→ Activity
Up to and including the line with "scientific name: Phacochoerus africanus", restate the material below word for word, beginning with its first line.
** Data extracts follows **
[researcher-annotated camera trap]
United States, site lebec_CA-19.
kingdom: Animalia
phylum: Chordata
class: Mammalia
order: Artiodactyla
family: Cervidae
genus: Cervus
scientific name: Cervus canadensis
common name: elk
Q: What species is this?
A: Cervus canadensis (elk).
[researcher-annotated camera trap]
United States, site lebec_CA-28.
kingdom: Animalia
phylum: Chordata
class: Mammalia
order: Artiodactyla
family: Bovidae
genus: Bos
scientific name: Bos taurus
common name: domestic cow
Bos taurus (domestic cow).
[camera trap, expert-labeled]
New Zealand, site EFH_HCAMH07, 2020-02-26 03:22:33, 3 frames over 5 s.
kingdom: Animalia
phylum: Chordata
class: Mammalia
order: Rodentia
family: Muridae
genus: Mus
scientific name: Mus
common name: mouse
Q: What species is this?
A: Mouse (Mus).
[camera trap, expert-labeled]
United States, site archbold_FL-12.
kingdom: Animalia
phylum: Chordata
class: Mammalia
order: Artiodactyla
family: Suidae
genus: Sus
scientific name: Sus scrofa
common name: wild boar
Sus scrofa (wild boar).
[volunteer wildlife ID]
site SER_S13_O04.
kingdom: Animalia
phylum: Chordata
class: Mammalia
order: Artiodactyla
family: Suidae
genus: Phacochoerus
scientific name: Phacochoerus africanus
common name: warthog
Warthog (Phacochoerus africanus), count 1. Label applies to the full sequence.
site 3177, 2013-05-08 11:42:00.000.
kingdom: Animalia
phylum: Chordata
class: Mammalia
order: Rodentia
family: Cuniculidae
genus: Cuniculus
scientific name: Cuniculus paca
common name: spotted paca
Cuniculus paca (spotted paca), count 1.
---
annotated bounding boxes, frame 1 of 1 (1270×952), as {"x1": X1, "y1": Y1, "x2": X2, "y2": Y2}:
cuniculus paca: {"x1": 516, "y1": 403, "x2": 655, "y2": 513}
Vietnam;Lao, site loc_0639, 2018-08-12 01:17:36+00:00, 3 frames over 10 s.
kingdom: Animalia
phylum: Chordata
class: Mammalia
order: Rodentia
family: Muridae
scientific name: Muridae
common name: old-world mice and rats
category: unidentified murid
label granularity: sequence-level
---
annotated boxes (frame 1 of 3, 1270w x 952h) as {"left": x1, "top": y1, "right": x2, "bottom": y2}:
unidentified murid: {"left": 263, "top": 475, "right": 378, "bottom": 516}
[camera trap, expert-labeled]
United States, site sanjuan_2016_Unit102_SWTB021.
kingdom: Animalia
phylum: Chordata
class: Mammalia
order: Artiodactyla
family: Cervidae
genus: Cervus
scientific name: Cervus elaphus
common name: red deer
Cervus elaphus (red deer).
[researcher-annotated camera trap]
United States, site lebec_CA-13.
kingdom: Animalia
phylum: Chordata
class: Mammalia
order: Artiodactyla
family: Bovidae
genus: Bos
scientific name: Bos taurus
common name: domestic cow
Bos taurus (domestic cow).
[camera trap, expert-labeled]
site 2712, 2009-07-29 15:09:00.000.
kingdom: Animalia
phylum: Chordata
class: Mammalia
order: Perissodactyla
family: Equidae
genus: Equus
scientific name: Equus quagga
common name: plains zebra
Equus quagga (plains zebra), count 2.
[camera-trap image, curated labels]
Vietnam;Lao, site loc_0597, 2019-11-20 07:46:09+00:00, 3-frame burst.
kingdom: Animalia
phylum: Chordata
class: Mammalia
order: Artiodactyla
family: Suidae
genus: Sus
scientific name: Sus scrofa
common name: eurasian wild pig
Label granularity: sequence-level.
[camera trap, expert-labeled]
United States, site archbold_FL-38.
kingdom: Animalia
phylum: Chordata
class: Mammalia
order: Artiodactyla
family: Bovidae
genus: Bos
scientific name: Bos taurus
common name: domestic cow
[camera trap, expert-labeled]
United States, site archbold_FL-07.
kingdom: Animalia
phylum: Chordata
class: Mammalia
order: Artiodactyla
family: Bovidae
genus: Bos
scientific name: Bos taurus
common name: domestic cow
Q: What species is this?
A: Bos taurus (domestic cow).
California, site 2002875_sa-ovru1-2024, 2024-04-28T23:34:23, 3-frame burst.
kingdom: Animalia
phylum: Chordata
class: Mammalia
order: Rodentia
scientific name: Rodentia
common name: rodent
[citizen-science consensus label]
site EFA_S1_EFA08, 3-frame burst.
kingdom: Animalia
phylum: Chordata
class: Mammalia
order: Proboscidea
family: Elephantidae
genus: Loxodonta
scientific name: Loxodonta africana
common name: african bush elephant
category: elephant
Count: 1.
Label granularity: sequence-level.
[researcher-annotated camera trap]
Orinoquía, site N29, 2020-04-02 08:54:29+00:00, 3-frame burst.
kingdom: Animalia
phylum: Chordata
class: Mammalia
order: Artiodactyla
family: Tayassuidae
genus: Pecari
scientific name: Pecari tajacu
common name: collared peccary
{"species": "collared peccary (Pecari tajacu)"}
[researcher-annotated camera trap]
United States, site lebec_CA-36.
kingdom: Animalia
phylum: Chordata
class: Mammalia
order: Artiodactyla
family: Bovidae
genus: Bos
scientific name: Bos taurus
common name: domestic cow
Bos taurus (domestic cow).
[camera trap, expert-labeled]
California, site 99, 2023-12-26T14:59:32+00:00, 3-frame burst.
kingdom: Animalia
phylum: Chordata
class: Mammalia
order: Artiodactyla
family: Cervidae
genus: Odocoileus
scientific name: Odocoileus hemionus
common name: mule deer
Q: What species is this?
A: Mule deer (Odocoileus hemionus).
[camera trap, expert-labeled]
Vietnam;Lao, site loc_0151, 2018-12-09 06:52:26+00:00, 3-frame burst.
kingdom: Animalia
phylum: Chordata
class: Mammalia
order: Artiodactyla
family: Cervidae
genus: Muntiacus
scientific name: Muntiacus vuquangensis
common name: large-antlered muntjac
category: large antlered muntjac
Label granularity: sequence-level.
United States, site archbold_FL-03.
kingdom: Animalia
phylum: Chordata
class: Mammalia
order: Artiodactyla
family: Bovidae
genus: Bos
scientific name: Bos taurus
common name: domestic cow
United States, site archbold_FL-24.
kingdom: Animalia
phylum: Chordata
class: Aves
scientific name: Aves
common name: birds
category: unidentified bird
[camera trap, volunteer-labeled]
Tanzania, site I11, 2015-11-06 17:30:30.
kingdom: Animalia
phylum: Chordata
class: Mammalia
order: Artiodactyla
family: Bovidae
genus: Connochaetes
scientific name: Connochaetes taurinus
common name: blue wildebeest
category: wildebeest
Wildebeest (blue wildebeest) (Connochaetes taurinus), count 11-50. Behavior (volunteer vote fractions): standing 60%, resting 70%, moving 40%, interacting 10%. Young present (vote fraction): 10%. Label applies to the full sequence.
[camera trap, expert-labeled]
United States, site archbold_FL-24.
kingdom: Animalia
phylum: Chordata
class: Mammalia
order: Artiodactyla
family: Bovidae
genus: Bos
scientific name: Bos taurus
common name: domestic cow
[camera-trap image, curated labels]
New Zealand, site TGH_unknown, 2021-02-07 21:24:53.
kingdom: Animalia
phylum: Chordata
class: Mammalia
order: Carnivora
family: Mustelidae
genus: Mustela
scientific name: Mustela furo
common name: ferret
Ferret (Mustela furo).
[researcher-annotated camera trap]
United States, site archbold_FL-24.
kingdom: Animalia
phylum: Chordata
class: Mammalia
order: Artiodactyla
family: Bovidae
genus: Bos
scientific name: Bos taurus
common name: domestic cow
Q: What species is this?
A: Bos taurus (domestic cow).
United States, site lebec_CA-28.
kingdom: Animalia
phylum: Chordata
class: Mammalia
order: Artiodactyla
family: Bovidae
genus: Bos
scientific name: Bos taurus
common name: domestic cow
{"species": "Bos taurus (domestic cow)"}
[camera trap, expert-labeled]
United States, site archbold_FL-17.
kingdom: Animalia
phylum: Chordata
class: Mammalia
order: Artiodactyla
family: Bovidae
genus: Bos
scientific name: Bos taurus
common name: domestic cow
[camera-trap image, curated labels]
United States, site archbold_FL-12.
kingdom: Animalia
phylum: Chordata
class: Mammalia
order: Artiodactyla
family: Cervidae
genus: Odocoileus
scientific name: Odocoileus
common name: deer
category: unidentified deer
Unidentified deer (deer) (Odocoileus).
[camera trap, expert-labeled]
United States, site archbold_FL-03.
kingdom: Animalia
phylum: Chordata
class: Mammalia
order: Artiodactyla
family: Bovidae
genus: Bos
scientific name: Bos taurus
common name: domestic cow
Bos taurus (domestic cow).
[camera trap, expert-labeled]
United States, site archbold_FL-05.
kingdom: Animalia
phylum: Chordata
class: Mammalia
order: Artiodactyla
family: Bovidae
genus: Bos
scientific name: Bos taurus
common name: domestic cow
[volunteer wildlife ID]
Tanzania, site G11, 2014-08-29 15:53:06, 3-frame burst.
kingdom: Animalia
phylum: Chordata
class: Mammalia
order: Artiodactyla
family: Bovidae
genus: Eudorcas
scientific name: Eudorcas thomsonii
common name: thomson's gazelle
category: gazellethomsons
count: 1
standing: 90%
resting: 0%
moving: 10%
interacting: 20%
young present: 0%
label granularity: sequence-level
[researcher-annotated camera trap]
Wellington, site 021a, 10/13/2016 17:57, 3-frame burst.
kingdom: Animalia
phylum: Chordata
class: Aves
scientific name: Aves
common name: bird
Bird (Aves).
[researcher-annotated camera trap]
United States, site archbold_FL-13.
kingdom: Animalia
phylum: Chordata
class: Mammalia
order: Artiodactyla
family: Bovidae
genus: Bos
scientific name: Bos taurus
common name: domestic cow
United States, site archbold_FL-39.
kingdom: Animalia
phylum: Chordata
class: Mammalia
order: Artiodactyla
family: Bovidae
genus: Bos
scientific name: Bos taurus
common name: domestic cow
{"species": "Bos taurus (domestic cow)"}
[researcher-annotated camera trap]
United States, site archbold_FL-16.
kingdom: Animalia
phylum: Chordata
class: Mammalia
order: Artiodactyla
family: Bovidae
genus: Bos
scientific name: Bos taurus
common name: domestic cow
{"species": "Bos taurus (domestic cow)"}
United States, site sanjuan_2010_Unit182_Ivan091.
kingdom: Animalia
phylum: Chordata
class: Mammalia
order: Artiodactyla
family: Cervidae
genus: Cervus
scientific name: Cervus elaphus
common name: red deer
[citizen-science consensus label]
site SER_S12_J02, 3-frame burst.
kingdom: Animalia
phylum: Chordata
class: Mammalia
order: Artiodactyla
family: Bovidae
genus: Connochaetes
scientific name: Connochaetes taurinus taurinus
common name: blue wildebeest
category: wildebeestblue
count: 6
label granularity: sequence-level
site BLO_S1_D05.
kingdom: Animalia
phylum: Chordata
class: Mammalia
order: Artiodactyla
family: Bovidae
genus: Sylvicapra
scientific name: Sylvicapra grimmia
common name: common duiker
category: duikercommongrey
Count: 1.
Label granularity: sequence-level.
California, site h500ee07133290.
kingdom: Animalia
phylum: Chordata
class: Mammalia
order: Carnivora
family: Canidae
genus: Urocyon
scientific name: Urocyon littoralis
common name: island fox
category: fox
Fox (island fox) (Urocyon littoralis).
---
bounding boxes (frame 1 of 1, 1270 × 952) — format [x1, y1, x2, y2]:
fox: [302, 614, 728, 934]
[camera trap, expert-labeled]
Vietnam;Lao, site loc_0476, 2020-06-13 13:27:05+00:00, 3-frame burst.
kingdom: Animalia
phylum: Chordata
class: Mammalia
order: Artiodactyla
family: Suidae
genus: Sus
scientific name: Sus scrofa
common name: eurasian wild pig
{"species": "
** End of Data extracts **
→ Exercise result
[researcher-annotated camera trap]
United States, site lebec_CA-19.
kingdom: Animalia
phylum: Chordata
class: Mammalia
order: Artiodactyla
family: Cervidae
genus: Cervus
scientific name: Cervus canadensis
common name: elk
Q: What species is this?
A: Cervus canadensis (elk).
[researcher-annotated camera trap]
United States, site lebec_CA-28.
kingdom: Animalia
phylum: Chordata
class: Mammalia
order: Artiodactyla
family: Bovidae
genus: Bos
scientific name: Bos taurus
common name: domestic cow
Bos taurus (domestic cow).
[camera trap, expert-labeled]
New Zealand, site EFH_HCAMH07, 2020-02-26 03:22:33, 3 frames over 5 s.
kingdom: Animalia
phylum: Chordata
class: Mammalia
order: Rodentia
family: Muridae
genus: Mus
scientific name: Mus
common name: mouse
Q: What species is this?
A: Mouse (Mus).
[camera trap, expert-labeled]
United States, site archbold_FL-12.
kingdom: Animalia
phylum: Chordata
class: Mammalia
order: Artiodactyla
family: Suidae
genus: Sus
scientific name: Sus scrofa
common name: wild boar
Sus scrofa (wild boar).
[volunteer wildlife ID]
site SER_S13_O04.
kingdom: Animalia
phylum: Chordata
class: Mammalia
order: Artiodactyla
family: Suidae
genus: Phacochoerus
scientific name: Phacochoerus africanus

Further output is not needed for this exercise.